El día de Navidad transcurrió, como era habitual en Alconleigh, entre rachas alternas de sol y lluvia. Tal como son capaces de hacer los niños, me quité de la cabeza las alarmantes noticias relativas a tía Emily y me concentré en divertirme. Hacia las seis de la mañana, Linda y yo despegamos los ojos somnolientos y comenzamos por nuestros calcetines. Los verdaderos regalos llegarían más tarde, en el desayuno y en el árbol, pero los calcetines de Navidad eran un magnífico aperitivo y estaban llenos de tesoros. Luego entró Jassy y empezó a vendernos cosas del suyo. A Jassy sólo le importaba el dinero porque estaba ahorrando para fugarse: siempre llevaba encima su libreta de ahorros y sabía en todo momento cuánto tenía, hasta el último cuarto de penique. Luego, por algún milagro de su testarudez, pues a Jassy se le daban muy mal las cuentas, traducía esta información a un número determinado de días en una habitación amueblada.

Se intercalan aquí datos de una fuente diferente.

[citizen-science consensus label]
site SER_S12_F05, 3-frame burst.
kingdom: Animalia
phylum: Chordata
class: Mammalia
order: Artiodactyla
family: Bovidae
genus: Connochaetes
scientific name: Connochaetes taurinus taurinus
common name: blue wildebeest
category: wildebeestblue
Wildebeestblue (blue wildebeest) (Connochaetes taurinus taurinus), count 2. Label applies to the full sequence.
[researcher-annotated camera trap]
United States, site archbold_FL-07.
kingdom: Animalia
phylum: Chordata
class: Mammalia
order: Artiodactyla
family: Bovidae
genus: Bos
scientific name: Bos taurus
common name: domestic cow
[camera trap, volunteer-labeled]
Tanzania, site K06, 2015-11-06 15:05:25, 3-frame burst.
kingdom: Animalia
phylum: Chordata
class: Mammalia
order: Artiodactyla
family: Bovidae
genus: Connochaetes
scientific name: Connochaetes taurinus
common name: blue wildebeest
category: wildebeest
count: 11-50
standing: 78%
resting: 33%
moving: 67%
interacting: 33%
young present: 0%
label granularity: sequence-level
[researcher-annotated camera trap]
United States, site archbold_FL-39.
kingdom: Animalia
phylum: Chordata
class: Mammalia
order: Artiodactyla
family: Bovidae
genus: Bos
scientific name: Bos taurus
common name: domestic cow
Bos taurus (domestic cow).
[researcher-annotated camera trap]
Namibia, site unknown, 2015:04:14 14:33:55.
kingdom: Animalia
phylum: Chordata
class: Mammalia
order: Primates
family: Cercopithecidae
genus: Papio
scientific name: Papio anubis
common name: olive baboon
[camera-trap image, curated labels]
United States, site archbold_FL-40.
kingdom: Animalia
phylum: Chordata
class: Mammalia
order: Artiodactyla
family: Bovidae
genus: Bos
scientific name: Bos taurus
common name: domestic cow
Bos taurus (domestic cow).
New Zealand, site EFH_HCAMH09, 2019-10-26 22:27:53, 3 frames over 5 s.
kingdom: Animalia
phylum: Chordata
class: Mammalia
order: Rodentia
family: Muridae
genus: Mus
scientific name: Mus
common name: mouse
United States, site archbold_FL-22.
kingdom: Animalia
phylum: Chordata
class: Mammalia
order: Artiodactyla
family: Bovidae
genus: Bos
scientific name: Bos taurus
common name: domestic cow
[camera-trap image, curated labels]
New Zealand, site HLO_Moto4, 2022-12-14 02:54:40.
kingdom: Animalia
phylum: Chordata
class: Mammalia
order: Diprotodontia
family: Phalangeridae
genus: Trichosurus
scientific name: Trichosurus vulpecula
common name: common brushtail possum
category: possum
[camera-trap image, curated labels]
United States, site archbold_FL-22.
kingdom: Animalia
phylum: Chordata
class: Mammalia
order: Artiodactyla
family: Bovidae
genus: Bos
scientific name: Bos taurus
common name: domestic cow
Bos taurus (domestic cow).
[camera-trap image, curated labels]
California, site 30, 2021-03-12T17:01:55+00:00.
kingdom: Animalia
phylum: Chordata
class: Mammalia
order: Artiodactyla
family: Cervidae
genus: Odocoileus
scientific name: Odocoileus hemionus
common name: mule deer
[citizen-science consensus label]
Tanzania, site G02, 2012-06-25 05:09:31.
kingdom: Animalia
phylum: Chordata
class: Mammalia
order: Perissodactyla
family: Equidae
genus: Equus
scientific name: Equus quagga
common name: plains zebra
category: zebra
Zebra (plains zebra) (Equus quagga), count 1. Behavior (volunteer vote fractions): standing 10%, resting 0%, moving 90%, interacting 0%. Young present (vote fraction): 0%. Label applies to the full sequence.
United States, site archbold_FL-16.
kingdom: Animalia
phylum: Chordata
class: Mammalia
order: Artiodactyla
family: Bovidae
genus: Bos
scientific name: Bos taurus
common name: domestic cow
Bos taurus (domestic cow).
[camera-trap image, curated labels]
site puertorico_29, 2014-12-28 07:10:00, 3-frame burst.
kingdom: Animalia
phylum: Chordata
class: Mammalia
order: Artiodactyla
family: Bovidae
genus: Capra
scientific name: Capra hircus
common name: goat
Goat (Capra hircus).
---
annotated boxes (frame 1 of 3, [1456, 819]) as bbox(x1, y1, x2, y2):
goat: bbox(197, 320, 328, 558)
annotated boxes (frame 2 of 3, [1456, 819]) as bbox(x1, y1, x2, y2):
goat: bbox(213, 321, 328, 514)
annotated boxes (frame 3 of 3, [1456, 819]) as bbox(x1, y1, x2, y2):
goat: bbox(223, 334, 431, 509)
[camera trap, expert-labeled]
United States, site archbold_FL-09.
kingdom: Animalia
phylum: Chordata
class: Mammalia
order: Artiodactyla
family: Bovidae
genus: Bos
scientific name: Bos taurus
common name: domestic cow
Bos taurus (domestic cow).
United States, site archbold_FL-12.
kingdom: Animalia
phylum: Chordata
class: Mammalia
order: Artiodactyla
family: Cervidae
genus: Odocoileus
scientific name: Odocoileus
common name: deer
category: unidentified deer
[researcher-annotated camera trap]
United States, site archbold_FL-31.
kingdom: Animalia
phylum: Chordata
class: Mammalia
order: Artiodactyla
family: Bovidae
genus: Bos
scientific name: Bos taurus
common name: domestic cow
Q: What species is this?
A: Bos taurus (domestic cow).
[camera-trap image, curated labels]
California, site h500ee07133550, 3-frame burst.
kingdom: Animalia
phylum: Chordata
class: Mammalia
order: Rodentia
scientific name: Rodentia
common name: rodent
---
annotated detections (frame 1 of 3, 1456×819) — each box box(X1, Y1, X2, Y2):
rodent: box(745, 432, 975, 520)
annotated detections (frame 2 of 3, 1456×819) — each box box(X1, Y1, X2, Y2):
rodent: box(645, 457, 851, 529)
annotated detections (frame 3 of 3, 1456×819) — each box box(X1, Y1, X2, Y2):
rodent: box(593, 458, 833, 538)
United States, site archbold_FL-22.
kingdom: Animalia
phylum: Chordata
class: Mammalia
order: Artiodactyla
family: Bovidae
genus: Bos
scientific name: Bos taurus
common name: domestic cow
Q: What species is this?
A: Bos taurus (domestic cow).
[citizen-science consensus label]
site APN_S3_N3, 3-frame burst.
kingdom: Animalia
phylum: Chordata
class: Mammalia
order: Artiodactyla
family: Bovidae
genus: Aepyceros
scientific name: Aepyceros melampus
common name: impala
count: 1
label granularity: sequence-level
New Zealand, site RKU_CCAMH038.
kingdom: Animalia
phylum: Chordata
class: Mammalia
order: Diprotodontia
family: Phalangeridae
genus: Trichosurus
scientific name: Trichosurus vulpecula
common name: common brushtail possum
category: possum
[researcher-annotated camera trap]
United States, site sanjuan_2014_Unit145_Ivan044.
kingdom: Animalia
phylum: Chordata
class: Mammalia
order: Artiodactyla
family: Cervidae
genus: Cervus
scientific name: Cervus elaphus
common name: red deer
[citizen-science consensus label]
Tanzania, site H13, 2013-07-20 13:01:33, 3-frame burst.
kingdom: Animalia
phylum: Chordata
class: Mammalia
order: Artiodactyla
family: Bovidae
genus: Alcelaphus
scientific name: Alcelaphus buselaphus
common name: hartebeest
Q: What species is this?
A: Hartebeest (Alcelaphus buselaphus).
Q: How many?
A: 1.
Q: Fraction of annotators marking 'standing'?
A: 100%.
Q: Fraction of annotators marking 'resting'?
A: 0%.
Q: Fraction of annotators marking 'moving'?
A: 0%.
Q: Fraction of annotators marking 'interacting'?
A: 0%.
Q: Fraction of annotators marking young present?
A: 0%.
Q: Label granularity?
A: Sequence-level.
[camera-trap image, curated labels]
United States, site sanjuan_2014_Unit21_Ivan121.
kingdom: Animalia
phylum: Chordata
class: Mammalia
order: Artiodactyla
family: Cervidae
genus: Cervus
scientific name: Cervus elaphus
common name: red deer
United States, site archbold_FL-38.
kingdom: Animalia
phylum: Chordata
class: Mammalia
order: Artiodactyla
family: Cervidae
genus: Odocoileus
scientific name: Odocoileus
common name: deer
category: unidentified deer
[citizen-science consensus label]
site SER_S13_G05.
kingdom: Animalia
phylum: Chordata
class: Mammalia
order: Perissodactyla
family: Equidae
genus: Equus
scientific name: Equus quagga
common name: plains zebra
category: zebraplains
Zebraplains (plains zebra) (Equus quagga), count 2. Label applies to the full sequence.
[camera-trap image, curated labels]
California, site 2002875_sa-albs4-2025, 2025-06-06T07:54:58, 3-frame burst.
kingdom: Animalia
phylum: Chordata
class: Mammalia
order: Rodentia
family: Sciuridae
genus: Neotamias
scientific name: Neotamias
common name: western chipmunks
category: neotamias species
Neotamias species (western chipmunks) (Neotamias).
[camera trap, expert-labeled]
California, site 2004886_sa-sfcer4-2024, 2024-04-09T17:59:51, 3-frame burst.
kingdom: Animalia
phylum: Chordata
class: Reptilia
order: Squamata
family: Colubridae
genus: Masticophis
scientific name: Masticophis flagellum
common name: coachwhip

—¿Cuánto has reunido ya, Jassy?

—El viaje a Londres y un mes, dos días y una hora y media en una habitación con derecho a baño y desayuno.

El enigma consistía en saber de dónde saldrían las otras comidas. Jassy estudiaba los anuncios de las habitaciones en
The Times
todas las mañanas; la más barata que había encontrado hasta entonces estaba en Clapham, y tan ansiosa estaba por obtener el dinero con el que haría realidad su sueño, que podíamos estar seguras de hacernos con unas cuantas gangas tanto en la mañana de Navidad como en su cumpleaños. Jassy tenía ocho años por aquel entonces.

Debo reconocer que mis perversos padres nunca me fallaban por Navidad, y sus regalos eran siempre la envidia de la casa. Aquel año, mi madre, que estaba en París, me envió una jaula dorada llena de colibríes de peluche que, al darles cuerda, gorjeaban, daban saltitos y bebían de una fuente. También me mandó un gorro de pieles y una pulsera de oro y topacios, cuyo caché se vio acrecentado por el hecho de que tía Sadie la consideró un regalo poco apropiado para una niña, y así se lo hizo saber a todos. Mi padre me envió un poni y un carro, un conjunto muy bonito y elegante, que había llegado unos días antes y que Josh había guardado en secreto en los establos.